Simple math is a great way to understand a system’s behavior. I picked up this trick from Warren Buffett’s writing and speaking. Warren often figures out which mathematical elements drive behavior of a stock or industry, and then uses that to set a boundary on his investment decisions. He gave a great analysis in February 2000 of why the first internet bubble had to pop. Three weeks later, it did.
His analysis depended entirely on noting that valuations in the internet companies were assuming profit growth of 15%, while the economy as a whole was growing at 2.5%, and profits were remaining a constant share of the economy. As he put it, “mathematically, that relationship can not continue to hold. I don’t know what will collapse, I don’t know who the survivors will be—and there will be many of them—but I do know that eventually the house of cards will tumble. It has to.”
The Simple Math of Wealth Inequality
Thomas Pitteky’s new book about income inequality is apparently making a big splash. I haven’t read it, yet, but I’ve been told he is very sympathetic to my point of view. Here’s my analysis, before reading the book.
I’ve long held that the driver of wealth inequality is much simpler than policy, philosophy, or ideology. It’s simple mathematical fact, given our tax rates.
I finally ran some numbers.
Starting position: rich own 25%, everyone else, 75%
Overall tax rate on everyone else, 39% (25% federal + 14% FICA)

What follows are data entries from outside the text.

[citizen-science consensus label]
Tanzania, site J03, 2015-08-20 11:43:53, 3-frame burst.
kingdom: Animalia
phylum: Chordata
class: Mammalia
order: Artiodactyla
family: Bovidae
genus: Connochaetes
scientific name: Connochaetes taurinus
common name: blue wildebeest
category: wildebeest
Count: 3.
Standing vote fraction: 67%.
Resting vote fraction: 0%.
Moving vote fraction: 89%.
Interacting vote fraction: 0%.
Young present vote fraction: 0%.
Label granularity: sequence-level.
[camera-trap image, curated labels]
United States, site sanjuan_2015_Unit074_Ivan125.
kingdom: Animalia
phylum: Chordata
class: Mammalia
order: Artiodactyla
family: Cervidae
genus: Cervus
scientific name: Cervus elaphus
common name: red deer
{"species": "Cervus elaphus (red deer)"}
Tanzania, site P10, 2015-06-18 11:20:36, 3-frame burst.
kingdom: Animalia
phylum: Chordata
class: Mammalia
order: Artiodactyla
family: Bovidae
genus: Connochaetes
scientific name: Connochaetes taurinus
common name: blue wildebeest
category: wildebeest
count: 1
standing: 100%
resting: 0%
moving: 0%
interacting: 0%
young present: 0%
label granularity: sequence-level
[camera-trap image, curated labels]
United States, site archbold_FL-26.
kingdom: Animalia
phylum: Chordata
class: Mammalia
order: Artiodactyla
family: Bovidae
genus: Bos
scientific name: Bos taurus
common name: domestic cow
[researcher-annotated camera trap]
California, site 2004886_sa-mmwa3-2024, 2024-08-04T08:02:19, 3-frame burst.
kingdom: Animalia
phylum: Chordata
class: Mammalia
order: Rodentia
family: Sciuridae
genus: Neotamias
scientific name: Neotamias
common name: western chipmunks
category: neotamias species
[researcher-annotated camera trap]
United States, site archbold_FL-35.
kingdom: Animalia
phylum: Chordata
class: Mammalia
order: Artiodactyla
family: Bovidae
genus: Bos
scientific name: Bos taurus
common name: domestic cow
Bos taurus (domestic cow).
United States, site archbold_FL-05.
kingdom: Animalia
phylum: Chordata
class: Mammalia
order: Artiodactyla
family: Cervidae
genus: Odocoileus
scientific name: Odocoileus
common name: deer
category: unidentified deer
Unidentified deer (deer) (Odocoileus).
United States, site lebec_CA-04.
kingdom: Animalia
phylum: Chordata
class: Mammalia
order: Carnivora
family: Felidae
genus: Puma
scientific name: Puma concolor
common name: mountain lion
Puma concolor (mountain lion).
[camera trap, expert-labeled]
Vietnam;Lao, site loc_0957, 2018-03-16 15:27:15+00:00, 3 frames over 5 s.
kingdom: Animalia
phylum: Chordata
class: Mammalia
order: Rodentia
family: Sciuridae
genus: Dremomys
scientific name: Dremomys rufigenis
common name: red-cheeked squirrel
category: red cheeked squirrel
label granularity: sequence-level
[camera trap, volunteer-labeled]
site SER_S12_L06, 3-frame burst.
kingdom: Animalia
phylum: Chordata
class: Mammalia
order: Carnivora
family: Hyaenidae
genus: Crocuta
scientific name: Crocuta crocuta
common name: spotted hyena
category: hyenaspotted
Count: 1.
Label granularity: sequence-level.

Overall tax rate on the Rich, 17% (mainly capital gains)
Assuming the Rich can get an average ROI of 15%, while everyone else 10%
(a reasonable assumption, given that the entire class of high risk/high return investments requires one to be an accredited investor. I.e., rich.)
With these assumptions, in 50 years (say, 1960 to 2010), the income distribution goes from rich 25%, everyone else 75% to rich 85%, everyone else 14%.
If we assume that both groups get equal returns on their money, rather than the rich getting higher returns, we still go from 25/75 to 48/51 in just 50 years
The Rich Get Richer, Purely By Virtue of Ownership
As long as the overall tax rate on the rich is lower than the overall tax rate on the poor, even independent of the range of investment opportunities available (and the rich also have enough money to have a portfolio of large-enough bets that a single winner will ultra-increase their net worth), the rich will eventually own everything.
This is independent of whether they work harder, whether they are more committed, whether they “create jobs,” or anything else. It’s purely based on their after-tax rates of return. (And as for them being job creators, note that to the extent that they can lay people off, their rates of return will increase. Hiring decreases it.)
I don’t understand why this simple mathematical fact never comes up in these discussions.
Even If The Rich Allocate Capital Poorly, They Still Win
If you run the numbers, it doesn’t matter if the rich get below-market returns. Berkshire Hathaway, Warren Buffett’s company, has only gotten market-level returns in recent years. But he’s still owning more of the economy than you are, every year.
The tax rate differential is high enough that Warren Buffett’s interest income still has a better after-tax return than you have on your entire income.